In a recent article by Market Watch, a new ‘frictionless’ consumer dawn is on the horizon where cumbersome accessories like wallets and purses, together with the outdated cash and credit cards they hold, will be replaced by a payment scheme known as the “biometric mobile wallet.” Sounds like the ultimate gift this holiday season, right? Well, think again. First of all, the name of the technology is very misleading since there is no leather billfold to wrap up and place under the Christmas tree. That’s because the system works off an individual’s distinctive bodily features, face, fingerprints and retinas. In other words, the ultimate ‘face control.’

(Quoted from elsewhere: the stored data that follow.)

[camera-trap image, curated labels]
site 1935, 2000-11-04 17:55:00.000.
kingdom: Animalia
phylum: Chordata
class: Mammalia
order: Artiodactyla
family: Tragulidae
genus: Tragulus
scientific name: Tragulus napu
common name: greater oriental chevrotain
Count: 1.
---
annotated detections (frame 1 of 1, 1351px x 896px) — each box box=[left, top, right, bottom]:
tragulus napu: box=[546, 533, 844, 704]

As to be expected, the article heaps boundless praise on the technology, which is on the verge of going live. Soon, harried shoppers will no longer have to fumble around in their purses to find their credit cards. Just stare blankly into the “in-store facial recognition machines” and you’re on your way. In addition to that small convenience it provides the consumer, it also has the added ‘advantage’ of making people spend more money, since the ‘frictionless’ transaction gives the illusion, and a potentially dangerous one at that considering the US consumer’s outstanding debt burden, that no dirty money has traded hands.
Still, something doesn’t feel right. Perhaps it has to do with the summary of the article, which says that the deployment of facial recognition will remove “the last physical barrier between our bodies and Corporate America.” I felt the urge to take a very hot shower after reading that line. And later in the same article, the creep factor went into overdrive with a similar quote by Aram Sinnreich, associate professor of communication studies at American University.
“Every technological necessity exists in the real world and is used commercially,” Sinnreich said matter-of-factly. “It’s the neoliberal takeover of the human body.”
Yet, another loaded comment, and one that screams ‘enslavement’ minus the unfashionable chains of yesteryear. The question is, who will exactly benefit from this so-called “technological necessity” and to what end? The only real benefits that I can see from facial recognition, at least from the consumers’ perspective, are that people no longer have to worry about losing their wallets, or wasting an extra 30 seconds using their credit cards.